* [Textabschnitt]
* * *

Das Rechtsmittel erweist sich auch als begründet, denn entgegen der Auffassung der Beklagten im angefochtenen Bescheid vom 13.01.1997 in der Gestalt des Widerspruchsbescheides vom 28.08.1997 und des SG im Urteil vom 03.02.2000 hat der Kläger Anspruch auf Gewährung einer Rente wegen Erwerbsunfähigkeit (EU).

Nach § 44 Abs 1 Sozialgesetzbuch Sechstes Buch (SGB VI) haben Versicherte bis zur Vollendung des 65. Lebensjahres Anspruch auf Rente wegen EU, wenn sie 1. erwerbsunfähig sind, 2. die letzten fünf Jahre vor Eintritt der EU drei Jahre Pflichtbeitragszeiten haben und 3. vor Eintritt der EU die allgemeine Wartezeit erfüllt haben. Erwerbsunfähig sind Versicherte, die wegen Krankheit oder Behinderung auf nicht absehbare Zeit außerstande sind, eine Erwerbstätigkeit in gewisser Regelmäßigkeit auszuüben oder Arbeitsentgelt oder Arbeitseinkommen zu erzielen, das 1/7 der monatlichen Bezugsgröße übersteigt (§ 44 Abs 2 Satz 2 Halbs 1 SGB VI).

Im Rahmen des § 44 SGB VI muss sich ein Versicherter zwar uneingeschränkt auf alle seinem Leistungsvermögen entspechenden Tätigkeiten des allgemeinen Arbeitsmarktes verweisen lassen. Nach der ständigen Rechtsprechung des Bundessozialgerichtes (BSG) ist die konkrete Bezeichnung von Verweisungstätigkeiten entbehrlich, wenn der Versicherte Tätigkeiten des allgemeinen Arbeitsmarktes noch regelmäßig über die betriebsübliche Vollschichtarbeitszeit verrichten kann (vgl BSG vom 24.02.1999 - B 5 RJ 30/98 R und vom 11.05.1999 - B 13 RJ 71/97 R).

Um jedoch zu verhindern, dass soziale Wirklichkeit und soziales Leistungsrecht in realitätsfremder Weise auseinanderfallen, fordert das BSG als Ausnahme von diesem Grundsatz die Benennung einer konkreten Verweisungstätigkeit, wenn die im Einzelfall vorliegenden Einsatzbeschränkungen so erheblich sind, dass von vornherein ernste Zweifel aufkommen müssen, ob ein Versicherter mit dem ihm verbliebenen Leistungsvermögen noch in den üblichen Betriebsablauf eingegliedert werden kann (vgl BSG aaO mit weiteren Rechtsprechungsnachweisen).

* * *

* [Gegebene Einträge]

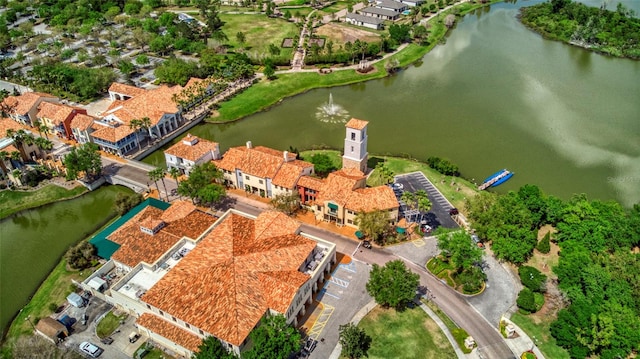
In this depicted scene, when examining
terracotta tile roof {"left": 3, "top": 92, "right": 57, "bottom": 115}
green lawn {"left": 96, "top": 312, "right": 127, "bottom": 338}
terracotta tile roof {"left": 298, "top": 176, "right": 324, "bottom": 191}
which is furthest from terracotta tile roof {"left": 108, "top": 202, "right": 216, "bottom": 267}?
terracotta tile roof {"left": 3, "top": 92, "right": 57, "bottom": 115}

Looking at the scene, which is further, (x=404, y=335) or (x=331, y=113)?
(x=331, y=113)

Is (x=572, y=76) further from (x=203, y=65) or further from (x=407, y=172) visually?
(x=203, y=65)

* * *

* [Zu bearbeitende Aufgaben]
1. Tauschen Sie im Textabschnitt zwischen „Im Rahmen des“ und „RJ 71/97 R).“, beide Stellen eingeschlossen, „allgemeinen Arbeitsmarktes“ gegen „gesamten Arbeitsmarktes“ aus und geben Sie die Passage so wieder.
2. Bis zu welchem Lebensalter haben Versicherte laut Textabschnitt nach § 44 Abs 1 SGB VI Anspruch auf Rente wegen EU?
3. Erklären Sie anhand des Textabschnitts, warum das BSG ausnahmsweise die Benennung einer konkreten Verweisungstätigkeit verlangt.

* [Lösungen]
1.
Im Rahmen des § 44 SGB VI muss sich ein Versicherter zwar uneingeschränkt auf alle seinem Leistungsvermögen entspechenden Tätigkeiten des gesamten Arbeitsmarktes verweisen lassen. Nach der ständigen Rechtsprechung des Bundessozialgerichtes (BSG) ist die konkrete Bezeichnung von Verweisungstätigkeiten entbehrlich, wenn der Versicherte Tätigkeiten des gesamten Arbeitsmarktes noch regelmäßig über die betriebsübliche Vollschichtarbeitszeit verrichten kann (vgl BSG vom 24.02.1999 - B 5 RJ 30/98 R und vom 11.05.1999 - B 13 RJ 71/97 R).

2. Bis zur Vollendung des 65. Lebensjahres.

3. Das BSG will verhindern, dass soziale Wirklichkeit und soziales Leistungsrecht in realitätsfremder Weise auseinanderfallen. Deshalb verlangt es die Benennung, wenn die Einsatzbeschränkungen so erheblich sind, dass ernste Zweifel bestehen, ob der Versicherte noch in den üblichen Betriebsablauf eingegliedert werden kann.